|Singapore Table of Contents
During the 1970s and 1980s, economic development and industrial growth reduced poverty and income inequity and accelerated upward social mobility. Those with educational qualifications, command of English, and high-level technical or professional skills profited the most from the process.
In the late 1980s, the major indices of social stratification were education level, citizenship status, sector of the economy where employed, and number of employed persons in the household. Residents were sharply differentiated by the amount of education they had completed. In 1980 about 44 percent of the population aged 25 and above had no educational qualifications, 38 percent had completed primary school, 15 percent secondary school, and only 3.4 percent higher education. Those people born after 1970 were on average much better educated than previous generations, but throughout the 1990s the work force will contain many individuals with limited education. Wages correlated fairly closely with educational attainment, although education in English brought higher salaries than Chinese education. Many benefits, such as access to a Housing and Development Board apartment, were available only to Singapore citizens, and only citizens and permanent residents were enrolled in the Central Provident Fund. In 1985, a recession year when many foreign factory workers lost their jobs and residence permits, citizens made up 91 percent of the work force. Noncitizens were concentrated in the lower and in the highest wage levels, either as factory or service workers on short- term work permits, or as well-paid expatriate managers and professionals.
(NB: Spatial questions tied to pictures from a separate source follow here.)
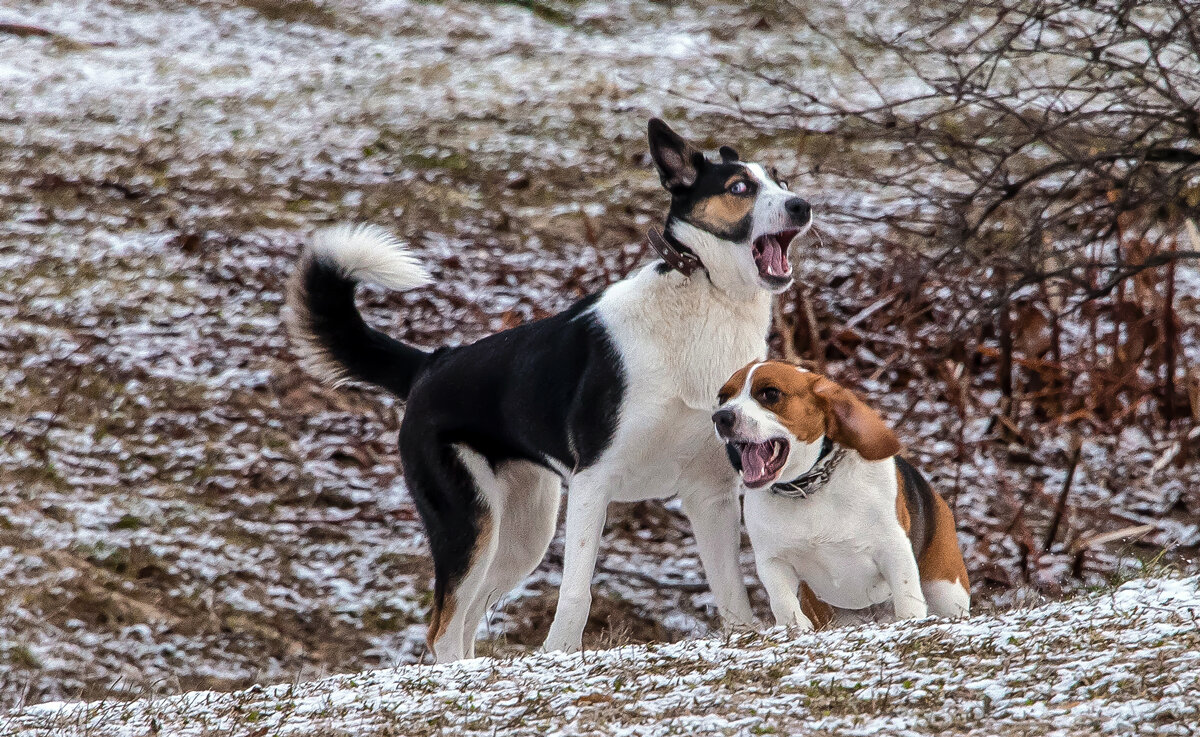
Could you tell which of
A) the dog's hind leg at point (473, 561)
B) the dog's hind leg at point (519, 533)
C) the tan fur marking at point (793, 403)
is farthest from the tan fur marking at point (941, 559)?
the dog's hind leg at point (473, 561)

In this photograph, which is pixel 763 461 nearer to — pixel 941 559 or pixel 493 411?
pixel 941 559

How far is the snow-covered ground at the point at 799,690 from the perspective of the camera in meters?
3.35

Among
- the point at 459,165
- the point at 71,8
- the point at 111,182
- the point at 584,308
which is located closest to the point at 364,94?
the point at 459,165

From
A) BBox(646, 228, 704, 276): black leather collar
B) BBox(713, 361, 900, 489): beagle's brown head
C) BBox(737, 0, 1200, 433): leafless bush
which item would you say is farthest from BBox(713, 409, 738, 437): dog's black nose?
BBox(737, 0, 1200, 433): leafless bush

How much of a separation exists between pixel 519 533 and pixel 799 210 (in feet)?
5.92

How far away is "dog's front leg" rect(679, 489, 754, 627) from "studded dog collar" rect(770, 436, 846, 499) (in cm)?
50

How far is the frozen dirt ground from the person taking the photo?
702 centimetres

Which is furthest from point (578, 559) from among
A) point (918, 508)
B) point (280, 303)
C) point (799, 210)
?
point (280, 303)

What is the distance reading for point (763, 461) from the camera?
449cm

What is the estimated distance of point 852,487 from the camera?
4547mm

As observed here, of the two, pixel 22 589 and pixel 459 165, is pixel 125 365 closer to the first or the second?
pixel 22 589

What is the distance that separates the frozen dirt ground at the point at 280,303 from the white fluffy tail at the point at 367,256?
171cm

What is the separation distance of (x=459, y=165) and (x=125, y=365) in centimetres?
374

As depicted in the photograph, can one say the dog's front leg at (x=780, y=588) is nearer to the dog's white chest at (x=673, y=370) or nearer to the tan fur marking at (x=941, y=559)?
the dog's white chest at (x=673, y=370)
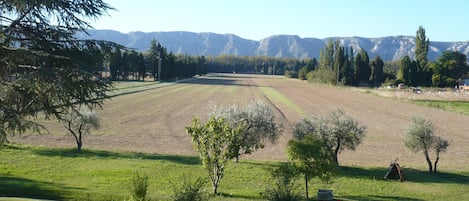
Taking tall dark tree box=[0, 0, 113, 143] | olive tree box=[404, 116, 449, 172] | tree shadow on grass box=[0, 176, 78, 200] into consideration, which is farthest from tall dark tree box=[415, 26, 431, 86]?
tall dark tree box=[0, 0, 113, 143]

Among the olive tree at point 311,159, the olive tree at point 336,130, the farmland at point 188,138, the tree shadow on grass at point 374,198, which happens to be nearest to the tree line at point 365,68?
the farmland at point 188,138

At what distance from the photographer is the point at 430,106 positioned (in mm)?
75125

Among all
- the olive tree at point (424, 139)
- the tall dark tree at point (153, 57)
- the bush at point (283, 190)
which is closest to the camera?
the bush at point (283, 190)

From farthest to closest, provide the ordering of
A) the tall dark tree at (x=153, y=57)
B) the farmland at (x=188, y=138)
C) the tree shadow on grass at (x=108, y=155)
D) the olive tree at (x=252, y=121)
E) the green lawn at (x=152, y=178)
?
the tall dark tree at (x=153, y=57) → the farmland at (x=188, y=138) → the olive tree at (x=252, y=121) → the tree shadow on grass at (x=108, y=155) → the green lawn at (x=152, y=178)

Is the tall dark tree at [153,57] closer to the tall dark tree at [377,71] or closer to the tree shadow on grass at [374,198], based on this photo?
the tall dark tree at [377,71]

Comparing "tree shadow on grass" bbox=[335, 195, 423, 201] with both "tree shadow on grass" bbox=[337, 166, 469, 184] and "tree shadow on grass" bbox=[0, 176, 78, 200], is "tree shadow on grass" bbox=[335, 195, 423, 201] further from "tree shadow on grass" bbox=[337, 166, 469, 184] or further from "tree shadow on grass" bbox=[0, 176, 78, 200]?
"tree shadow on grass" bbox=[0, 176, 78, 200]

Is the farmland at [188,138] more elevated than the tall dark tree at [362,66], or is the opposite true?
the tall dark tree at [362,66]

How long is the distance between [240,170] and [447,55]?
434 ft

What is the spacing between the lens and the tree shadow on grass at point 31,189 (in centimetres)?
1852

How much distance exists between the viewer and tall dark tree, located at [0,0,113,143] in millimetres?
10211

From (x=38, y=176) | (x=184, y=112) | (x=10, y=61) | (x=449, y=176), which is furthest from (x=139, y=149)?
(x=184, y=112)

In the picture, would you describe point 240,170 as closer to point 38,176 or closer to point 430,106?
point 38,176

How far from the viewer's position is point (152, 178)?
23.2 meters

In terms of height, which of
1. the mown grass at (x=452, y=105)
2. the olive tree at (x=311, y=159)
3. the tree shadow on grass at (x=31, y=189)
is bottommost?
the tree shadow on grass at (x=31, y=189)
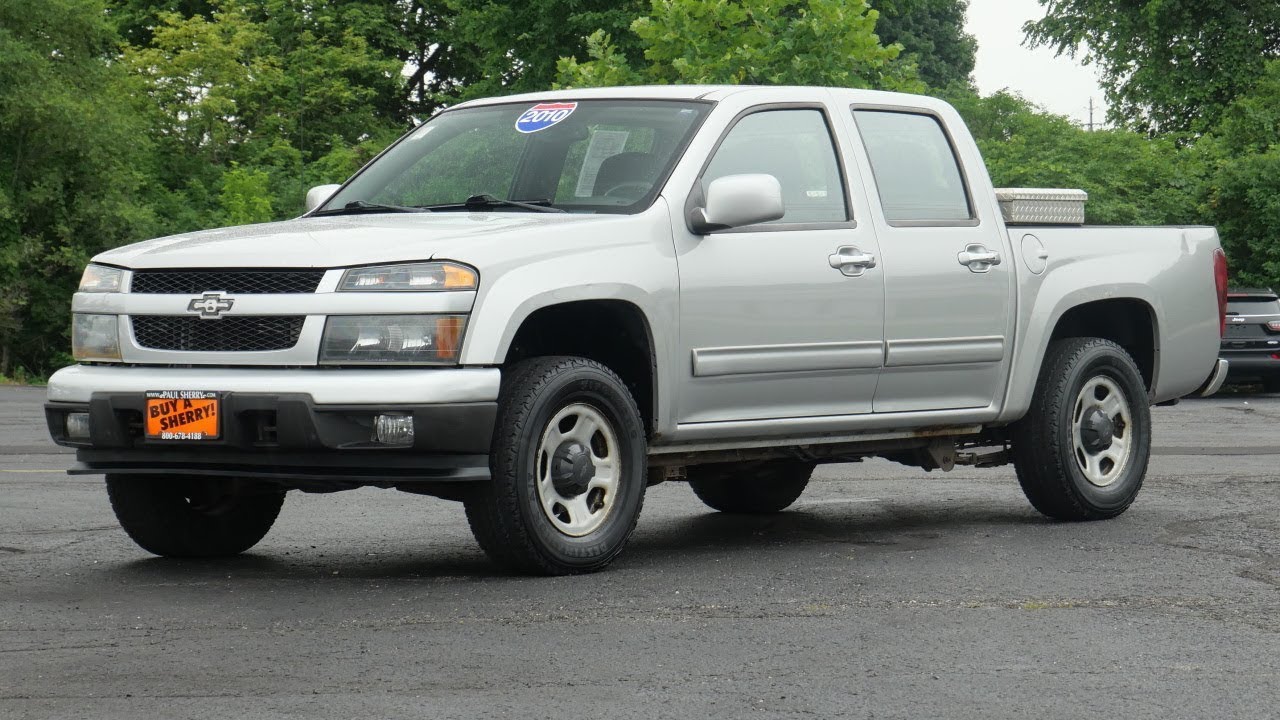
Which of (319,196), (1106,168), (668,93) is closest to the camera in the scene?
(668,93)

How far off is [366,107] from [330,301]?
41.8 meters

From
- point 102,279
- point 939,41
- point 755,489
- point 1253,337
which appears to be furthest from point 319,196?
point 939,41

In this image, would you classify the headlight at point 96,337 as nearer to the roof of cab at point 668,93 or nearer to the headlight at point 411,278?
the headlight at point 411,278

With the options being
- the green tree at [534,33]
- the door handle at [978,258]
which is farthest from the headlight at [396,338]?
the green tree at [534,33]

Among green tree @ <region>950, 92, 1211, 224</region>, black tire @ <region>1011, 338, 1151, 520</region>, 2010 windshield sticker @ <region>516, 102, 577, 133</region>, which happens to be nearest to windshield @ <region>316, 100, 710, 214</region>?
2010 windshield sticker @ <region>516, 102, 577, 133</region>

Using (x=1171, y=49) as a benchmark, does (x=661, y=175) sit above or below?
below

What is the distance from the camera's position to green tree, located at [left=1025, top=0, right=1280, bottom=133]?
140 ft

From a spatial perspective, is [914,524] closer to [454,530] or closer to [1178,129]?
[454,530]

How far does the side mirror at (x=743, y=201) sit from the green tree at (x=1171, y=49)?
124 ft

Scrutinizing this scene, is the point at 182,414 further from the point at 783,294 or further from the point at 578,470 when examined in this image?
the point at 783,294

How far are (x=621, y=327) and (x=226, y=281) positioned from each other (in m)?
1.50

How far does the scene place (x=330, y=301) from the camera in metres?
6.16

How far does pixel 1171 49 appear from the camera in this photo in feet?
146

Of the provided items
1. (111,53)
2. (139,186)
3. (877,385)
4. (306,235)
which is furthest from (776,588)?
(111,53)
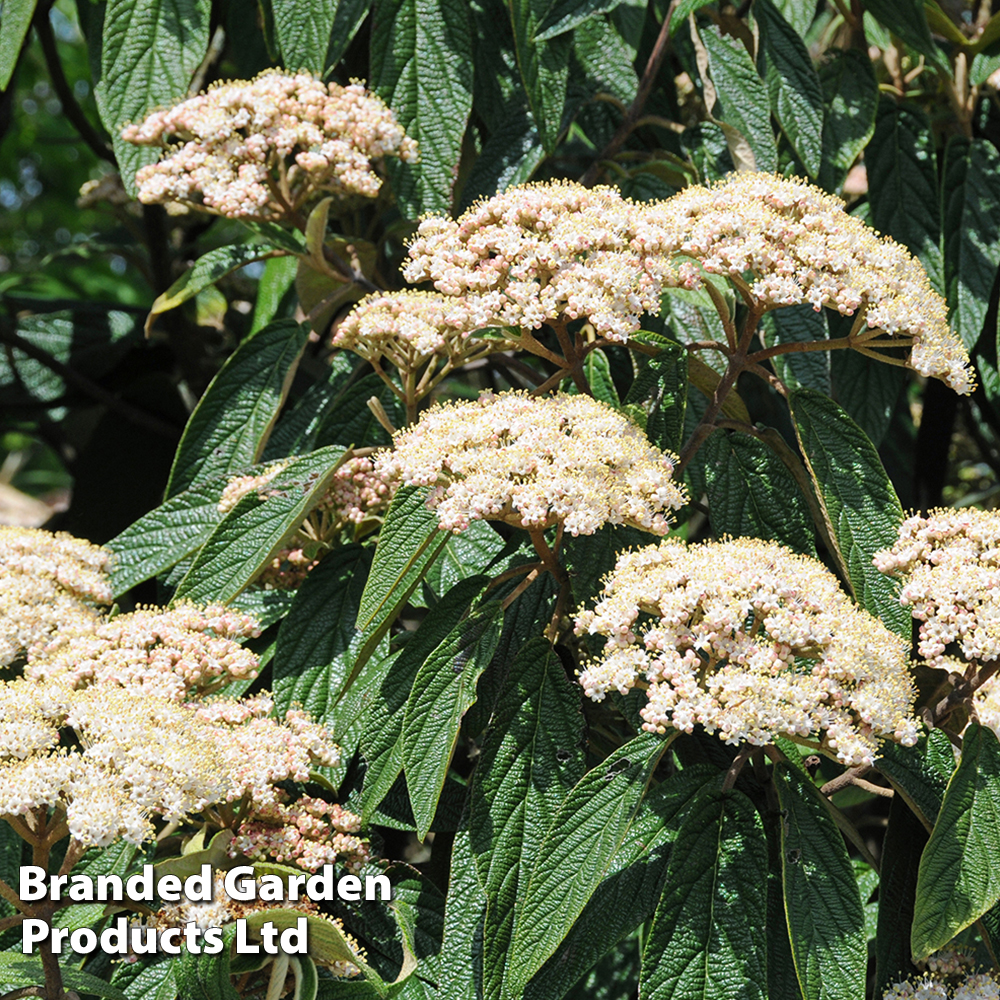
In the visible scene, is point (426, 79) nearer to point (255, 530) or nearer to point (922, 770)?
point (255, 530)

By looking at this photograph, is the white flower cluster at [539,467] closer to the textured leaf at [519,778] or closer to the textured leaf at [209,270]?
the textured leaf at [519,778]

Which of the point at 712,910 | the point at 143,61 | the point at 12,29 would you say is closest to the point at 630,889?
the point at 712,910

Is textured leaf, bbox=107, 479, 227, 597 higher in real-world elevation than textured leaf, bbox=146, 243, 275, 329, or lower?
lower

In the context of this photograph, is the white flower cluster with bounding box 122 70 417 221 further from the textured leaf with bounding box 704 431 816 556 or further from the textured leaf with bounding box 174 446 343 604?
the textured leaf with bounding box 704 431 816 556

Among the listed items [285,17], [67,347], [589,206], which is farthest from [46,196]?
[589,206]

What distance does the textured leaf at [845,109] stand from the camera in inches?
90.9

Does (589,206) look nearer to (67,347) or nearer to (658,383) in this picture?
(658,383)

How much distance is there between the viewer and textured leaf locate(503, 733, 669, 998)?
138cm

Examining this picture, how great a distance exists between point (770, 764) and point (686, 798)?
18cm

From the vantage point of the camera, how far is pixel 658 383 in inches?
71.5

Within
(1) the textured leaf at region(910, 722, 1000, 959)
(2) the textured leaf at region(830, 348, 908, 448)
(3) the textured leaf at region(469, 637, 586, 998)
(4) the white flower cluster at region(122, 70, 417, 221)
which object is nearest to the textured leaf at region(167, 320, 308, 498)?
(4) the white flower cluster at region(122, 70, 417, 221)

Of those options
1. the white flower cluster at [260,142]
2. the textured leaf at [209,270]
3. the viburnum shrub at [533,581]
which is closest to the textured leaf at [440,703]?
the viburnum shrub at [533,581]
Wages were relatively higher in government service and government-owned corporations and in the capital intensive and largely foreign-owned export-oriented manufacturing sector. They were lower in the service, retail, and less highly capitalized light industrial, craft, and commercial sector, which was dominated by small Chinese firms. Wages for unskilled and semiskilled factory work and for unskilled service jobs were relatively low. Those who held such jobs, often young women in their teens and early twenties, were not entirely self- supporting but parts of households in which several members worked at low-paying jobs. Families of the poorly educated and unskilled improved their standard of living between 1970 and 1990 in part because full employment made it possible to pool the wages of several family members.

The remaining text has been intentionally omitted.